Plant = pd.factorize(epimecis['Food_Type'])[0] + 1
# STAN MOD
epimecisMOD = """
data{
 int N;
 int Plant[N];

vector[N] y;
 vector[N] Temp;

}

parameters{
 vector[3] a;
 vector[3] b;

real<lower = 0> sigma[3];
 real mu_a;
 real mu_b;

real<lower = 0> sigma_a;
 real<lower = 0> sigma_b;
}

model{
 vector[N] mu;

for(i in 1:N){
 mu[i] <- exp(a[Plant[i]] + b[Plant[i]] * Temp[i]);
 y[i] ~ normal(mu[i], sigma[Plant[i]]);
 }

a ~ normal(mu_a, sigma_a);
 b ~ normal(mu_b, sigma_b);
}
"""

dat = {'y':y,
 'Temp':Temp,
 'N':N,
 'Plant':Plant}

fit = pystan.stan(model_code = epimecisMOD, data = dat, chains = 4, iter = 4000, thin = 10)

fit.plot('a')
fit.plot('b')

print fit

# get parameter estimates
a = fit.extract('a', permuted = True)
b = fit.extract('b', permuted = True)

aChains = pd.DataFrame( np.array(a['a']), columns = ['Lindera', 'Liriodendron', 'Sassafras'] )
bChains = pd.DataFrame( np.array(b['b']), columns = ['Lindera', 'Liriodendron', 'Sassafras'] )
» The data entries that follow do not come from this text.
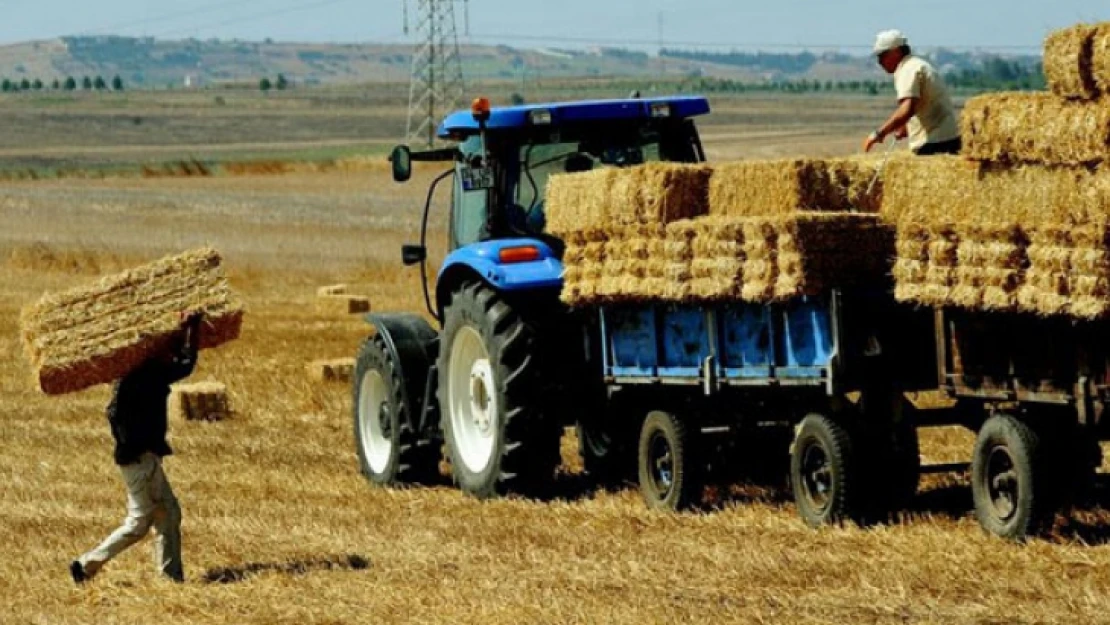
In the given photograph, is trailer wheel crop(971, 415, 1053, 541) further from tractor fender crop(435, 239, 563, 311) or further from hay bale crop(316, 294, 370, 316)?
hay bale crop(316, 294, 370, 316)

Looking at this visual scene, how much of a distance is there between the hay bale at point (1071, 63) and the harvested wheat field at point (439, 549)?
2.12 m

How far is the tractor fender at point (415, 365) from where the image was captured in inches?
611

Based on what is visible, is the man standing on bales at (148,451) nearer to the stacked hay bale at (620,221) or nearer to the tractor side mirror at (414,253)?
the stacked hay bale at (620,221)

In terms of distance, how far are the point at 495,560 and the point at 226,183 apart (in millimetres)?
56798

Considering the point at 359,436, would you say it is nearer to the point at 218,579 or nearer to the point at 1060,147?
the point at 218,579

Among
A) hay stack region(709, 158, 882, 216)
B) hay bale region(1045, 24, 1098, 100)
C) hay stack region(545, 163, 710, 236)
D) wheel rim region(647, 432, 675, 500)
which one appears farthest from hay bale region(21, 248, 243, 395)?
hay bale region(1045, 24, 1098, 100)

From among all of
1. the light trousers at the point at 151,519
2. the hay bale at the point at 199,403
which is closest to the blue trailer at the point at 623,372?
the light trousers at the point at 151,519

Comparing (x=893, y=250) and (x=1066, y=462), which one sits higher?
(x=893, y=250)

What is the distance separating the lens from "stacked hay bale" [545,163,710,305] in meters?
12.6

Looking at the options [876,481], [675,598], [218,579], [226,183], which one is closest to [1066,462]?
[876,481]

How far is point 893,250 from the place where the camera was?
1184cm

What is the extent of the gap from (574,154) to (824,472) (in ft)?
11.3

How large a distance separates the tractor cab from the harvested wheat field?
1819 millimetres

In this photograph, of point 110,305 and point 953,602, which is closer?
point 953,602
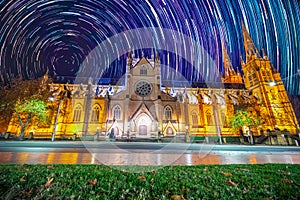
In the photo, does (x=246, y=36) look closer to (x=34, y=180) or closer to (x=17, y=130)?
(x=34, y=180)

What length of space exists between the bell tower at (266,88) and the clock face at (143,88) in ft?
98.7

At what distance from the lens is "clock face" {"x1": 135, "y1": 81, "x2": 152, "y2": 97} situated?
120 feet

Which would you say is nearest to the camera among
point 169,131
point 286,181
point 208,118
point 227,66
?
point 286,181

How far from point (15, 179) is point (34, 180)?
0.35m

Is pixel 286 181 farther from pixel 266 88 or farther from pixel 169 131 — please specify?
pixel 266 88

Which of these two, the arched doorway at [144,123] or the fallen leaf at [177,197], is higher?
the arched doorway at [144,123]

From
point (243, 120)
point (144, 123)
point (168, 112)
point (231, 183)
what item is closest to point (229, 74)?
point (243, 120)

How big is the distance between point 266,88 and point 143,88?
4060cm

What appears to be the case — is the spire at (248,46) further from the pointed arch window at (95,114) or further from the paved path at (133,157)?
the paved path at (133,157)

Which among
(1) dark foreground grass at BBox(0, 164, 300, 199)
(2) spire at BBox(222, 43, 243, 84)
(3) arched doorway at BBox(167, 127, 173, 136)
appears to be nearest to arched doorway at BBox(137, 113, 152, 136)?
(3) arched doorway at BBox(167, 127, 173, 136)

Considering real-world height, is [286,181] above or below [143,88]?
below

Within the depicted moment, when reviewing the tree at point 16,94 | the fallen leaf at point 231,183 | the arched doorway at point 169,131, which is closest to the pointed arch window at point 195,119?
the arched doorway at point 169,131

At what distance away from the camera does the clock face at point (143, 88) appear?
36588 millimetres

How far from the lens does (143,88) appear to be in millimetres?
37031
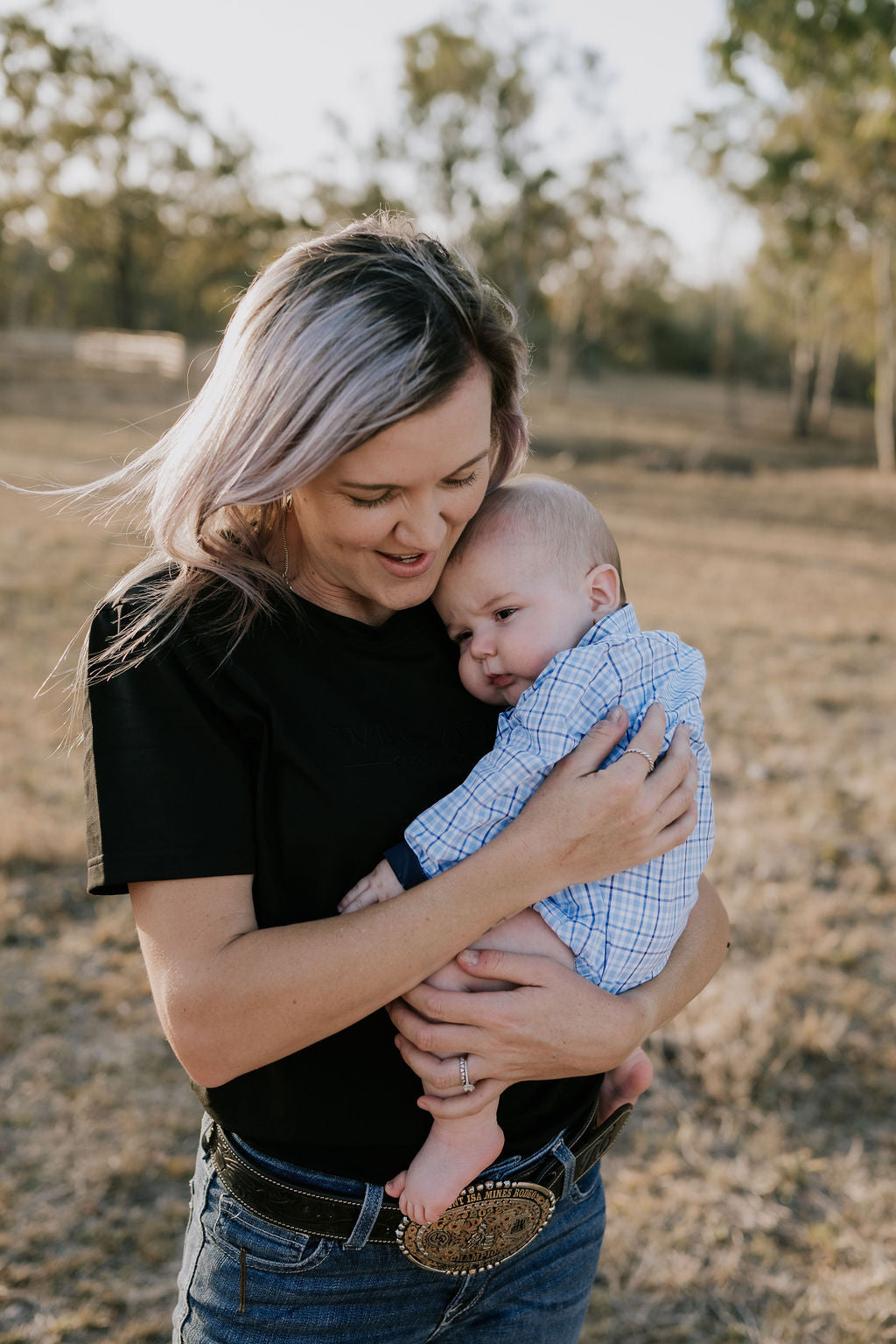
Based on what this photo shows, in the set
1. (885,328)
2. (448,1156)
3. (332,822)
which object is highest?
(885,328)

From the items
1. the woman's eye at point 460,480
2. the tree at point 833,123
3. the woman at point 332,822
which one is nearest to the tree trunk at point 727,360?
the tree at point 833,123

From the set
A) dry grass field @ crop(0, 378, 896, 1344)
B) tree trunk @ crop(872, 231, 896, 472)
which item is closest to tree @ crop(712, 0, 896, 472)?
tree trunk @ crop(872, 231, 896, 472)

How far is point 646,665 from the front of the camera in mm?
1874

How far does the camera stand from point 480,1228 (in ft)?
5.18

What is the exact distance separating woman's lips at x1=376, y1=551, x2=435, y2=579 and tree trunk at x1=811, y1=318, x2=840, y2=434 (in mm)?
29004

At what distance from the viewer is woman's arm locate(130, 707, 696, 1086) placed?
136 cm

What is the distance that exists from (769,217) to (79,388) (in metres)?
17.5

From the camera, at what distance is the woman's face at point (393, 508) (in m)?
1.49

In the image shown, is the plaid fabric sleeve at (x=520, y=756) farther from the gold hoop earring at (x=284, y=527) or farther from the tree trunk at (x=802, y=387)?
the tree trunk at (x=802, y=387)

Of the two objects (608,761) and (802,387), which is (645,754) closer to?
(608,761)

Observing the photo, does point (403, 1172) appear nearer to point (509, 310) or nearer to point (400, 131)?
point (509, 310)

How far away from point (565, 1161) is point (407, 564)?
98 centimetres

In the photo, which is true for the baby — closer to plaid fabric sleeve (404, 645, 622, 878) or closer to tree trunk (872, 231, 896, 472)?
plaid fabric sleeve (404, 645, 622, 878)

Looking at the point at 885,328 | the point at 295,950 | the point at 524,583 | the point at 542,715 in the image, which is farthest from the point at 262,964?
the point at 885,328
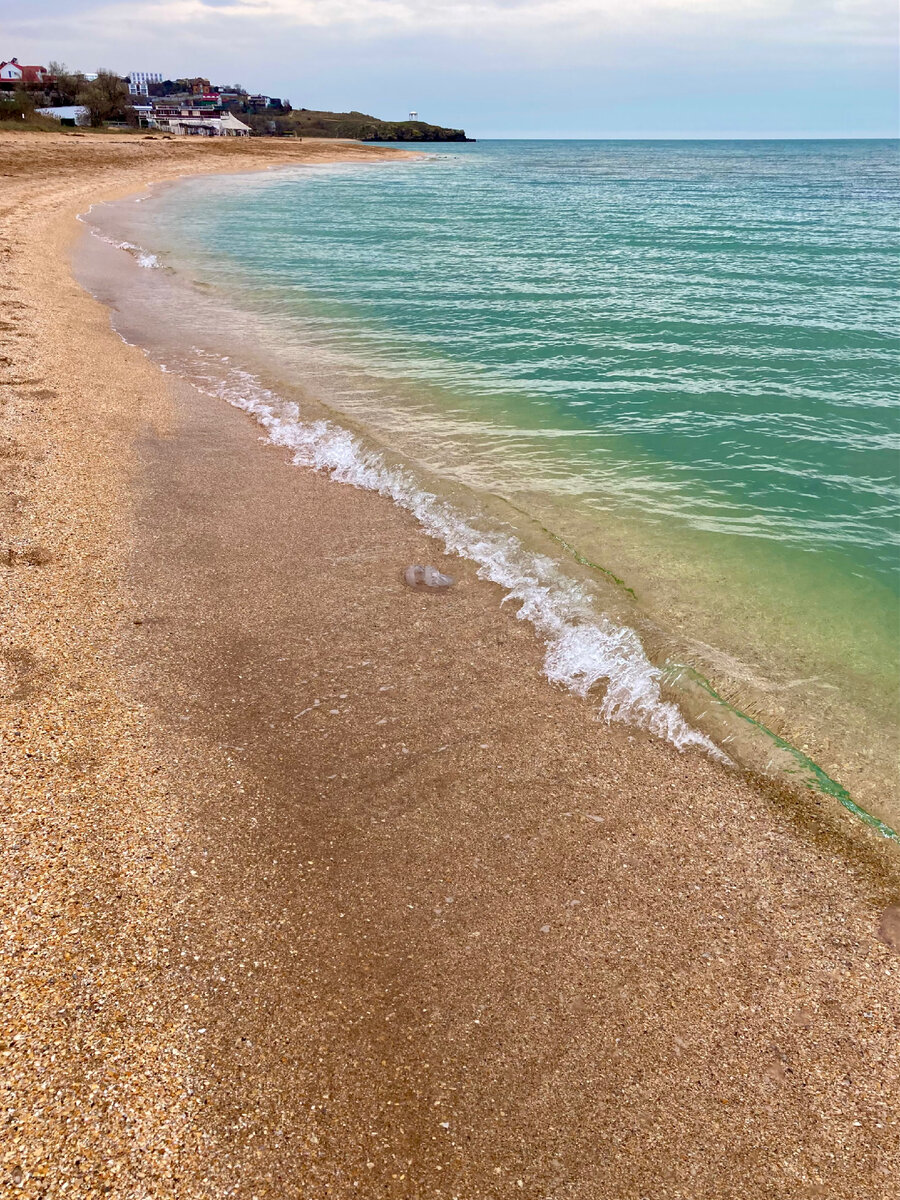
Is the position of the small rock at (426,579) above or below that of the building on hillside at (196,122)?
below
bChains.hist(bins = 50, color = 'k', alpha = 0.5)
py.show()

This gives the histogram of parameter estimates for ‘b’:figure_3

Next, plot the output (in a basic plot with no chains of CI):

# PLOTTING ##
# get the median parameter estimates
aMed = aChains.median()
bMed = bChains.median()

# get the mean and stdev of temperature for conversion
mu = epimecis['Temperature'].mean()
std = epimecis['Temperature'].std()

# get a prediction vector and convert it back to original temperature
xPred = np.linspace(min(Temp), max(Temp), 100)
xTemp = xPred*std + mu

# make the predictions for lindera and spicebush
sassPred = np.exp(aMed[2] + bMed[2]*xPred)
linPred = np.exp(aMed[0] + bMed[0]*xPred)

# make a grouped object and thing calculate the mean and SD for each plant-temperature combination
grouped = epimecis.groupby(['Food_Type', 'Temperature'], as_index = False)
summary = grouped['MassCorr_Consumption_Daily'].agg({'mean' : np.mean,
 'sem' : lambda x: x.std() / np.sqrt(x.count()) })
plants = ['Lindera benzoin', 'Liriodendron tulipifera', 'Sassafras albidum']

fig = py.figure(figsize = (6.5, 5.5))

for i in range(3):
    py.errorbar(summary[summary['Food_Type'] == plants[i]]['Temperature'],
        summary[summary['Food_Type'] == plants[i]]['mean'],
        yerr = summary[summary['Food_Type'] == plants[i]]['sem'],
        fmt = 'o', ms = 10, capsize = 0, mew = 1,
        label = plants[i])

py.plot(xTemp, linPred, 'b')
py.plot(xTemp, sassPred, 'r')
py.title('Consumption Rates of Epimecis hortaria')
py.ylabel('Mass-Corrected Daily Consumption (g)')
py.xlabel(u"Temperature (\u00B0C)")
py.xticks([20, 25, 30, 35])
py.xlim([18, 37])
py.legend(loc='upper left', prop = {'size':12},
 fancybox=True, shadow=True)
py.savefig('epimecis.pdf', transparent = True, bbox_inches = 'tight')

py.show()

figure_1And there you have it. A simple hierarchical model from start to an almost finish (almost because I’d probably add CI’s in a real plot).

Stay tuned for a full on analysis from a paper of mine (eventually). Including CI’s, overall effects, group-level effects, and group-level predictors (something that isn’t really available in the current STAN examples). Don’t hide it. I know you’re excited.